Records contained in a dataset:
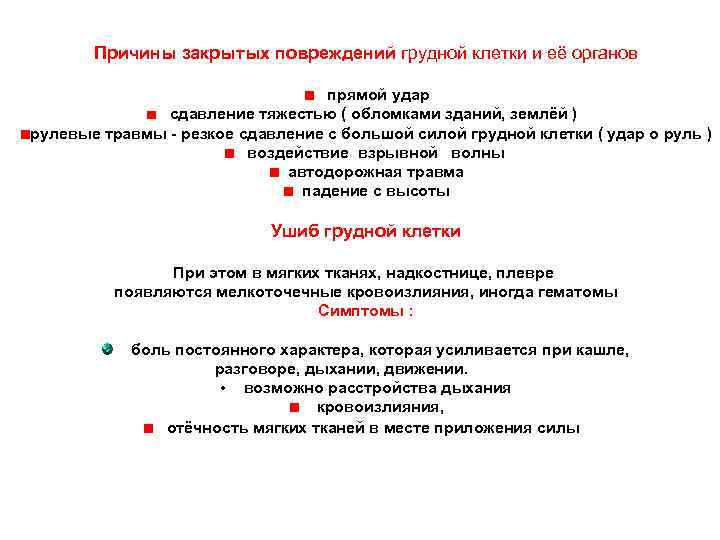 Причины закрытых повреждений грудной клетки и её органов

■ прямой удар
■ сдавление тяжестью ( обломками зданий, землёй )
■рулевые травмы - резкое сдавление с большой силой грудной клетки ( удар о руль )
■ воздействие взрывной волны
■ автодорожная травма
■ падение с высоты

Ушиб грудной клетки

При этом в мягких тканях, надкостнице, плевре появляются мелкоточечные кровоизлияния, иногда гематомы
Симптомы :

боль постоянного характера, которая усиливается при кашле, разговоре, дыхании, движении.
• возможно расстройства дыхания
■ кровоизлияния,
■ отёчность мягких тканей в месте приложения силы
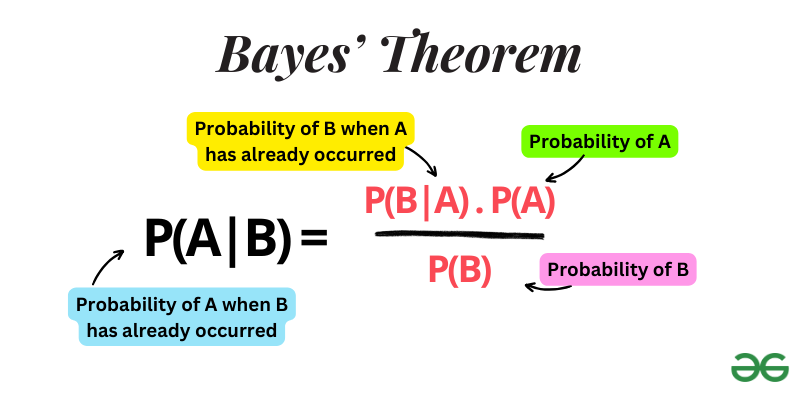 Bayes' Theorem

Probability of B when A has already occurred

Probability of A

$P(A|B) = \frac{P(B|A) . P(A)}{P(B)}$

Probability of B

Probability of A when B has already occurred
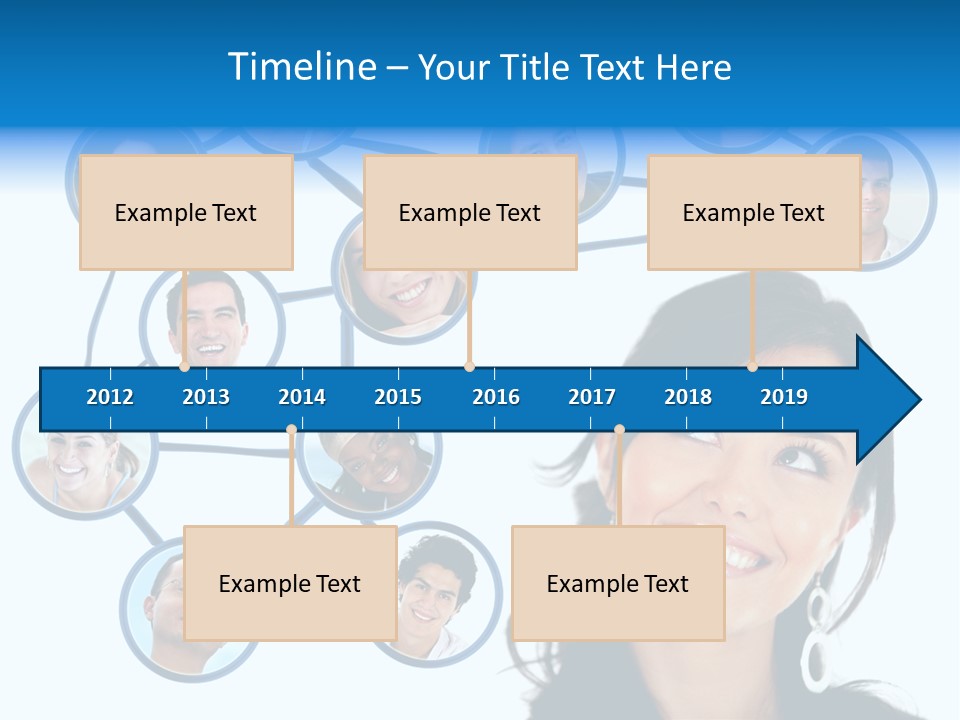 Timeline – Your Title Text Here

Example Text

Example Text

Example Text

2012 2013 2014 2015 2016 2017 2018 2019

Example Text

Example Text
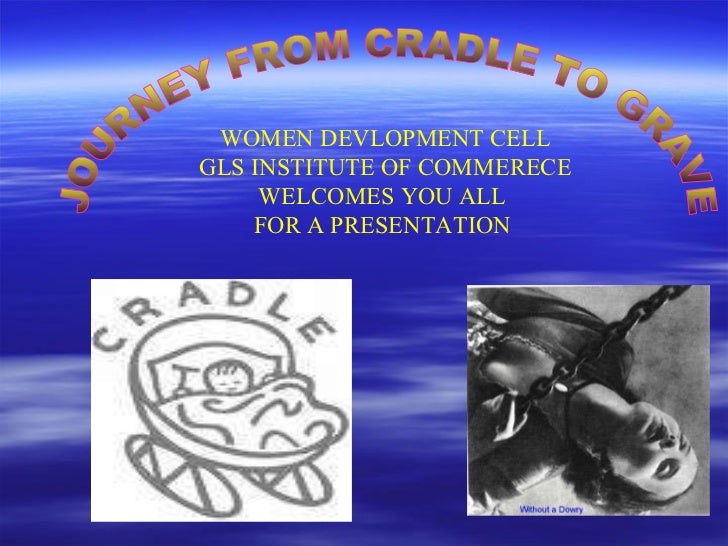 JOURNEY FROM CRADLE TO GRAVE

WOMEN DEVLOPMENT CELL
GLS INSTITUTE OF COMMERECE
WELCOMES YOU ALL
FOR A PRESENTATION

CRADLE

Without a Dowry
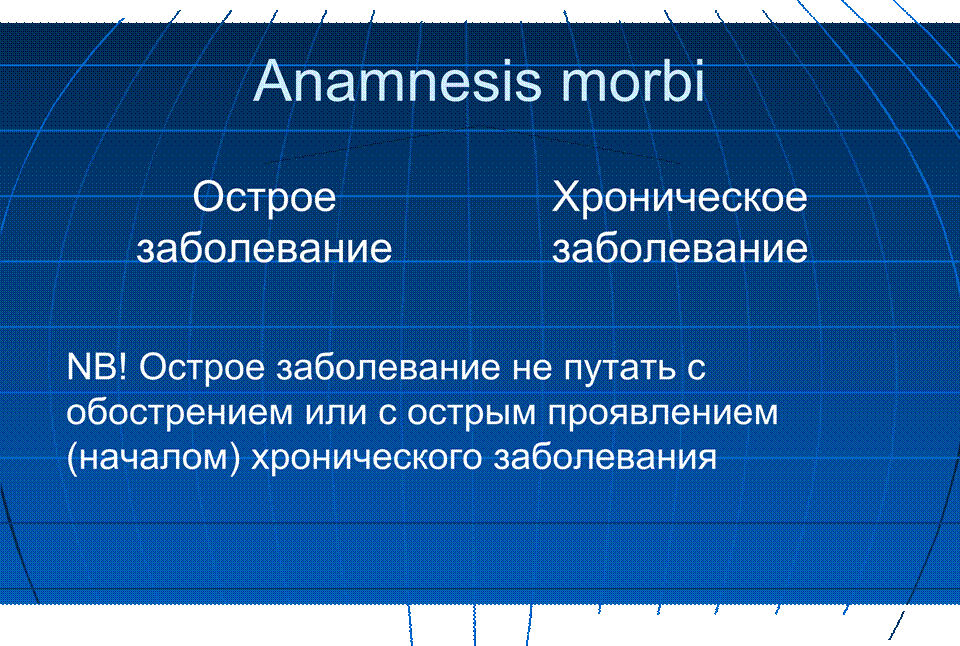 Anamnesis morbi

Острое заболевание

Хроническое заболевание

NB! Острое заболевание не путать с обострением или с острым проявлением (началом) хронического заболевания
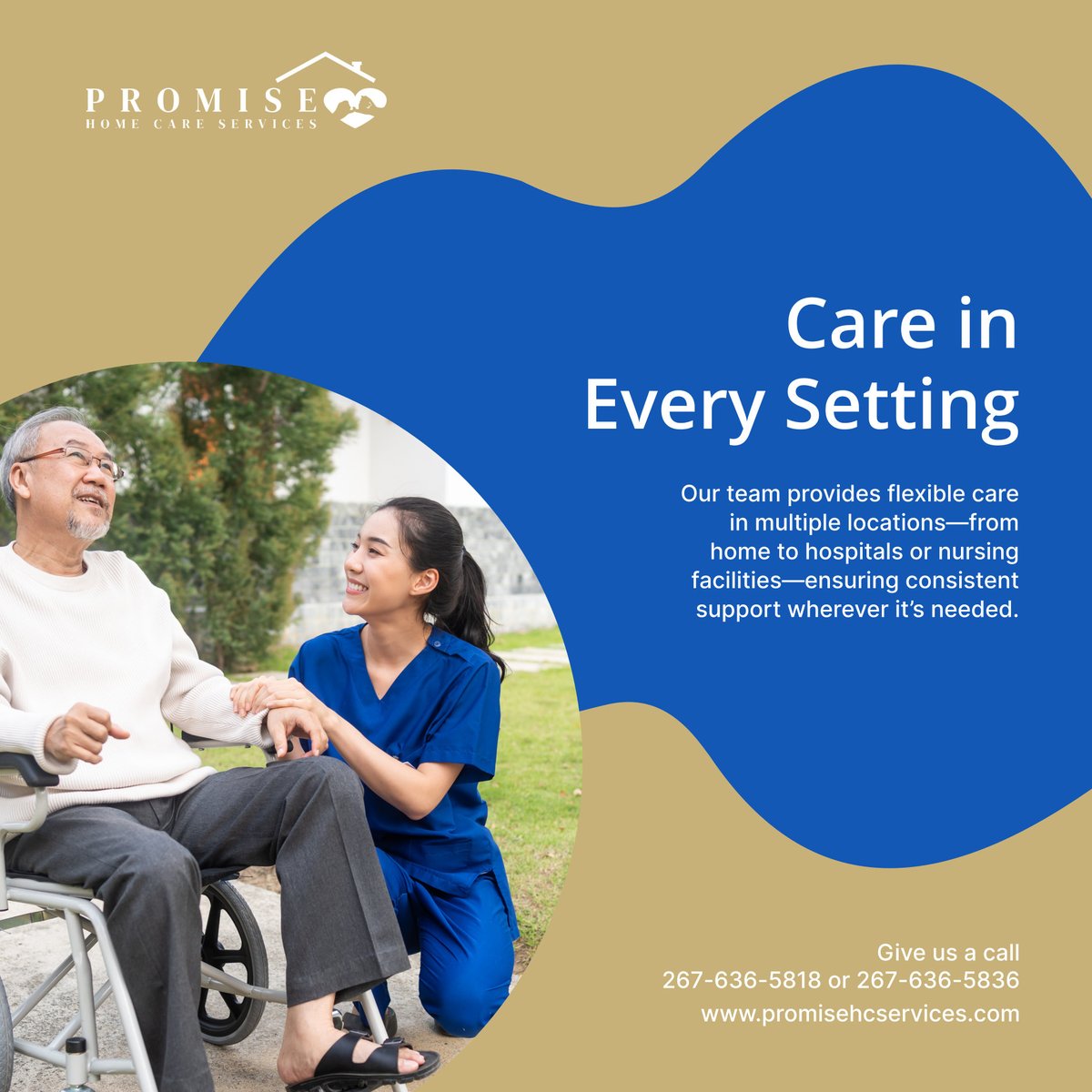 PROMISE
HOME CARE SERVICES

Care in Every Setting

Our team provides flexible care in multiple locations—from home to hospitals or nursing facilities—ensuring consistent support wherever it's needed.

Give us a call
267-636-5818 or 267-636-5836
www.promisehcservices.com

WHAT IS BEING ASKED: Output exactly those lines of the data above that run from the line with "воздействие взрывной волны" up to and including the line with "Хроническое заболевание". No pictures go in.

TASK RESULT:
■ воздействие взрывной волны
■ автодорожная травма
■ падение с высоты

Ушиб грудной клетки

При этом в мягких тканях, надкостнице, плевре появляются мелкоточечные кровоизлияния, иногда гематомы
Симптомы :

боль постоянного характера, которая усиливается при кашле, разговоре, дыхании, движении.
• возможно расстройства дыхания
■ кровоизлияния,
■ отёчность мягких тканей в месте приложения силы
 Bayes' Theorem

Probability of B when A has already occurred

Probability of A

$P(A|B) = \frac{P(B|A) . P(A)}{P(B)}$

Probability of B

Probability of A when B has already occurred
 Timeline – Your Title Text Here

Example Text

Example Text

Example Text

2012 2013 2014 2015 2016 2017 2018 2019

Example Text

Example Text
 JOURNEY FROM CRADLE TO GRAVE

WOMEN DEVLOPMENT CELL
GLS INSTITUTE OF COMMERECE
WELCOMES YOU ALL
FOR A PRESENTATION

CRADLE

Without a Dowry
 Anamnesis morbi

Острое заболевание

Хроническое заболевание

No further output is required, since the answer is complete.